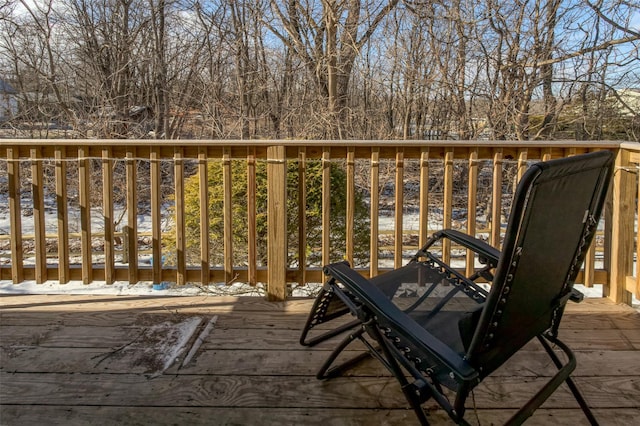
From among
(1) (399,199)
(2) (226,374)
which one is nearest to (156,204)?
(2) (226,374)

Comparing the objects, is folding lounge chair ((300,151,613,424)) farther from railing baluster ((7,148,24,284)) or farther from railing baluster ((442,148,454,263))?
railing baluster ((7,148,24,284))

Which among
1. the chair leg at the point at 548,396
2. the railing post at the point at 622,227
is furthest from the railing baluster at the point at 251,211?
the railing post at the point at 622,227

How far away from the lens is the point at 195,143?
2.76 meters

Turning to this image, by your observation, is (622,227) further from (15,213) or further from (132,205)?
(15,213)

* * *

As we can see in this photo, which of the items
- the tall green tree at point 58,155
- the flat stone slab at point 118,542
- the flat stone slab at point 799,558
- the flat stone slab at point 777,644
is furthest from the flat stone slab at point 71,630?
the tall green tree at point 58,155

### Exercise goal
Retype the lines from the one containing "As we can see" through the one containing "is furthest from the flat", inclusive.

### Exercise answer
As we can see in this photo, which of the items
- the tall green tree at point 58,155
- the flat stone slab at point 118,542
- the flat stone slab at point 799,558
- the flat stone slab at point 777,644
is furthest from the flat stone slab at point 71,630?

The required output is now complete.